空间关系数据

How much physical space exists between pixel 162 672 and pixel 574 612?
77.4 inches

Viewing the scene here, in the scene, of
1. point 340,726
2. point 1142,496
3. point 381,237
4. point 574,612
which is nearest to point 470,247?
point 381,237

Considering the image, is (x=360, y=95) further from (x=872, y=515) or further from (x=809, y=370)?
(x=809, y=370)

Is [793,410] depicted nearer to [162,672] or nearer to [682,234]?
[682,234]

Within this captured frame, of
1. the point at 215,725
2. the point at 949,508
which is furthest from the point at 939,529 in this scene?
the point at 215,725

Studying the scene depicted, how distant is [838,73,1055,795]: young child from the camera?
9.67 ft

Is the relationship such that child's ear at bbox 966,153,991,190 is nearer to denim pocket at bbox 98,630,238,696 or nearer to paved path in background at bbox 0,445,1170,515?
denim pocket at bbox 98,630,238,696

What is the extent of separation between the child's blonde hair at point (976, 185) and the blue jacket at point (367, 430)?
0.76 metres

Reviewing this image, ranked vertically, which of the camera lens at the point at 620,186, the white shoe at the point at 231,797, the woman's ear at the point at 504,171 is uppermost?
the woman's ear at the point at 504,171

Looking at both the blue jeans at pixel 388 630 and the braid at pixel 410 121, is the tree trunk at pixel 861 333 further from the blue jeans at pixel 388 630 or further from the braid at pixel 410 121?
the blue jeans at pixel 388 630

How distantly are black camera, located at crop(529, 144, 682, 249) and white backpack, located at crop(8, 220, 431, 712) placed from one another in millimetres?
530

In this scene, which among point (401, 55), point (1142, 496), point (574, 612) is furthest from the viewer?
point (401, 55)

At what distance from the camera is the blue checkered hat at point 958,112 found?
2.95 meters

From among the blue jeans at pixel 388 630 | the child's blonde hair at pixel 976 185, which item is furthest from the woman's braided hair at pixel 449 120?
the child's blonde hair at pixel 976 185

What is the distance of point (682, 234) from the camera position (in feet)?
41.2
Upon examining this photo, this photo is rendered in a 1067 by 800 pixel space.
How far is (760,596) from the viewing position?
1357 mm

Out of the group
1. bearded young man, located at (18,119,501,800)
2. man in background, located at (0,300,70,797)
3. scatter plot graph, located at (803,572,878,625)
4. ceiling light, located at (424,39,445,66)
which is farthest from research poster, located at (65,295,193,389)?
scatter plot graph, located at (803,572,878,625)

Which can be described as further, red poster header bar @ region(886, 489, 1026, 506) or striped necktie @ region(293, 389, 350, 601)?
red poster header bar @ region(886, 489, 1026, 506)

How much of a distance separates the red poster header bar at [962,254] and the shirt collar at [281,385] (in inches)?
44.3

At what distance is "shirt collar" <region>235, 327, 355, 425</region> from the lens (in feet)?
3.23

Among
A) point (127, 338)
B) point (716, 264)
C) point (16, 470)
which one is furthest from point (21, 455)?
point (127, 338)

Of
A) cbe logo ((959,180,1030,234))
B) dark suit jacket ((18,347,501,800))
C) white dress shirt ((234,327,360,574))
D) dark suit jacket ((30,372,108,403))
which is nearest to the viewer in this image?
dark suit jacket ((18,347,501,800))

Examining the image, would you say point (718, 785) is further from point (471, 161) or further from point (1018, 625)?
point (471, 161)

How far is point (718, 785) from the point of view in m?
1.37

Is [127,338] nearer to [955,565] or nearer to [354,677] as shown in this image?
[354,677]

• _操作说明_
请更新上面的全部条目：把其中每一处“shirt collar”都换成“dress collar”，其余内容一律不变，然后给出更新后的完整条目。

• _完整解答_
How much physical space exists between pixel 162 672 and pixel 574 612?
77.4 inches

Viewing the scene here, in the scene, of
1. point 340,726
2. point 1142,496
3. point 381,237
4. point 574,612
which is nearest to point 470,247?
point 381,237

Considering the image, is (x=360, y=95) further from (x=872, y=515) or further from (x=809, y=370)?
(x=809, y=370)

Is [793,410] depicted nearer to [162,672] or nearer to [682,234]?
[682,234]

Within this captured frame, of
1. the point at 215,725
2. the point at 949,508
which is furthest from the point at 939,529 in this scene?
the point at 215,725

Studying the scene depicted, how distant is [838,73,1055,795]: young child from the camera?
9.67 ft

Is the relationship such that child's ear at bbox 966,153,991,190 is nearer to denim pocket at bbox 98,630,238,696 or nearer to paved path in background at bbox 0,445,1170,515?
denim pocket at bbox 98,630,238,696

What is the extent of separation between the child's blonde hair at point (976, 185) and the blue jacket at point (367, 430)?
0.76 metres

Reviewing this image, ranked vertically, which of the camera lens at the point at 620,186, the white shoe at the point at 231,797, the woman's ear at the point at 504,171 is uppermost?
the woman's ear at the point at 504,171

Looking at both the blue jeans at pixel 388 630 and the braid at pixel 410 121, is the tree trunk at pixel 861 333 further from the blue jeans at pixel 388 630 or further from the braid at pixel 410 121?
the blue jeans at pixel 388 630

How distantly are black camera, located at crop(529, 144, 682, 249) and white backpack, located at crop(8, 220, 431, 712) placed from one another in millimetres?
530

In this scene, which among point (401, 55), point (1142, 496), point (574, 612) is furthest from the viewer?
point (401, 55)

At what distance from the camera is the blue checkered hat at point 958,112 found?
2.95 meters

From among the blue jeans at pixel 388 630 | the child's blonde hair at pixel 976 185, which item is furthest from the woman's braided hair at pixel 449 120?
the child's blonde hair at pixel 976 185

What is the distance of point (682, 234) from the camera position (in feet)?
41.2
Upon examining this photo, this photo is rendered in a 1067 by 800 pixel space.
How far is (760,596) from the viewing position?
1357 mm

Out of the group
1. bearded young man, located at (18,119,501,800)
2. man in background, located at (0,300,70,797)
3. scatter plot graph, located at (803,572,878,625)
4. ceiling light, located at (424,39,445,66)
which is farthest from research poster, located at (65,295,193,389)?
scatter plot graph, located at (803,572,878,625)

Which can be described as further, red poster header bar @ region(886, 489, 1026, 506) or striped necktie @ region(293, 389, 350, 601)?
red poster header bar @ region(886, 489, 1026, 506)

How much of a distance separates the red poster header bar at [962,254] and the dress collar at [281,385] (in inches)?
44.3

At what distance is "dress collar" <region>235, 327, 355, 425</region> from the lens (in feet)?
3.23

Among
A) point (127, 338)
B) point (716, 264)
C) point (16, 470)
which one is furthest from point (21, 455)?
point (127, 338)

Of
A) cbe logo ((959,180,1030,234))
B) dark suit jacket ((18,347,501,800))
C) white dress shirt ((234,327,360,574))
D) dark suit jacket ((30,372,108,403))
which is nearest to the viewer in this image?
dark suit jacket ((18,347,501,800))

Examining the image, would you say point (718, 785) is further from point (471, 161) or further from point (1018, 625)?
point (471, 161)

How far is point (718, 785) from the point of view in m?
1.37

Is [127,338] nearer to [955,565] or nearer to [354,677] as shown in this image?
[354,677]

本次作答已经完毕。